Composition of Aerosols Formed by OH, Cl, or Ozone-initiated Oxidation of Limonene

ANITA AVERY, Mitchell Alton, Manjula Canagaratna, Andrew Lambe, Aerodyne Research, Inc.

     Abstract Number: 267
     Working Group: Aerosol Chemistry

Abstract
Reactions of volatile organic compounds (VOCs) with various radicals generate oxygenated VOCS (OVOCs) and secondary organic aerosol (SOA) species. However, the variability and availability of these oxidants changes drastically within the atmospheric lifetime of many VOCs, so that a different oxidant will dominate the initial reaction and resulting products. Here we use limonene as a ubiquitous VOC to compare oxidation by chlorine radicals (Cl), hydroxyl radicals (OH), and ozone (O₃), using an oxidation flow reactor (OFR).
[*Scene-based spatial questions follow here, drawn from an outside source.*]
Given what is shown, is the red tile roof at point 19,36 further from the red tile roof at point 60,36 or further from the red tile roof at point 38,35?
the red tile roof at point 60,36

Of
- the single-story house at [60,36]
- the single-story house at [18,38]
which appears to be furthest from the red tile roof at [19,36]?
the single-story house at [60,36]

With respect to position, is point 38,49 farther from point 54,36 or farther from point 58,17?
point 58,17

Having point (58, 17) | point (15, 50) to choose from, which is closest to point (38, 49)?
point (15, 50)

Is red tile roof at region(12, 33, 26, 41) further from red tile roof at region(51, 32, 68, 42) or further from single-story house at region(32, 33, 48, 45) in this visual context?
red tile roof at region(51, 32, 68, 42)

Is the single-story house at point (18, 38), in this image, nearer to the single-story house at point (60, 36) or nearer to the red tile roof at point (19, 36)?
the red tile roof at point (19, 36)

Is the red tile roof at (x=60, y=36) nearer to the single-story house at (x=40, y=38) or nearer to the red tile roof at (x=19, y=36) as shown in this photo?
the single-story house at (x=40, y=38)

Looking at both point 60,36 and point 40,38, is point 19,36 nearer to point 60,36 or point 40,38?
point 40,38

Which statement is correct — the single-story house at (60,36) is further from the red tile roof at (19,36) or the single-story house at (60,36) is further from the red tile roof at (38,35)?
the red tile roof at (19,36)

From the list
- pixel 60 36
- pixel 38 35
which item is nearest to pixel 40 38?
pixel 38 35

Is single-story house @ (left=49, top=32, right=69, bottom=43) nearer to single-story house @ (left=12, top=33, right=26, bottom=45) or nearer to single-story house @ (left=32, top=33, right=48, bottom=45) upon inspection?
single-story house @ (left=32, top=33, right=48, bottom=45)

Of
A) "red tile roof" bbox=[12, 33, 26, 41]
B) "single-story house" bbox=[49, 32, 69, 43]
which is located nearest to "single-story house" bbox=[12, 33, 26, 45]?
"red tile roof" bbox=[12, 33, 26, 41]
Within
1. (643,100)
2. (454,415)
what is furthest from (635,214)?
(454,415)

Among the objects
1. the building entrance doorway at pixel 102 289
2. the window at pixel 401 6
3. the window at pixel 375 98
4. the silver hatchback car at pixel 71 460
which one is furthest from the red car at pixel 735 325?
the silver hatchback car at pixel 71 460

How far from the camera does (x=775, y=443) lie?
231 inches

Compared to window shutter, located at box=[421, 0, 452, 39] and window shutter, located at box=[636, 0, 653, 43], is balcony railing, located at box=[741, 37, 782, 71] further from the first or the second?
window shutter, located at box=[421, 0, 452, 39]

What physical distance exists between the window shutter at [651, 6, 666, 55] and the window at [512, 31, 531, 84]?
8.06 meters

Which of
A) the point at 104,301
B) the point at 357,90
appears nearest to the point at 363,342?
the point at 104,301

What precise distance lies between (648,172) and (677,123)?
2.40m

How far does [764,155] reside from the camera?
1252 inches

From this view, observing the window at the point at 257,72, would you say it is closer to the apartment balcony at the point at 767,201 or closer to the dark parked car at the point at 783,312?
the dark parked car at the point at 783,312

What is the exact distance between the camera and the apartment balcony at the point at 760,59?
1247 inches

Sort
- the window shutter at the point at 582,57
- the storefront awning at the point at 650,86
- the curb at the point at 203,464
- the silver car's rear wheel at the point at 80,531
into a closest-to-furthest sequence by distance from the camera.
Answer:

The yield and chemical composition of OVOCs/SOA generated from these reactions were characterized with several online measurements, including an aerosol mass spectrometer (AMS), an extractive electrospray chemical ionization mass spectrometer (EESI-CIMS), and a scanning mobility particle sizer (SMPS). We observe that in addition to Cl being highly efficient at oxidizing organic molecules, it also promotes the formation of condensable vapors compared to OH and O₃ - maximum SOA yields were highest with limonene/Cl, followed by OH and O₃. Resulting aerosols were small, with a mode number size distribution generally below 50 nm. Low-volatility limonene oxidation products such as C₁₀H₁₈O₅ were detected by the EESI to provide such molecular characterization of products to compliment the bulk organic aerosol measured by the AMS. Cl oxidation produces large molecular weight ions with small mass defects, indicating Cl addition to the limonene backbone is a contributor to the total aerosol mass. OH and O₃ oxidation produce smaller molecular weight compounds, but with different characteristic ions that can be used in future work to differentiate between oxidation pathways.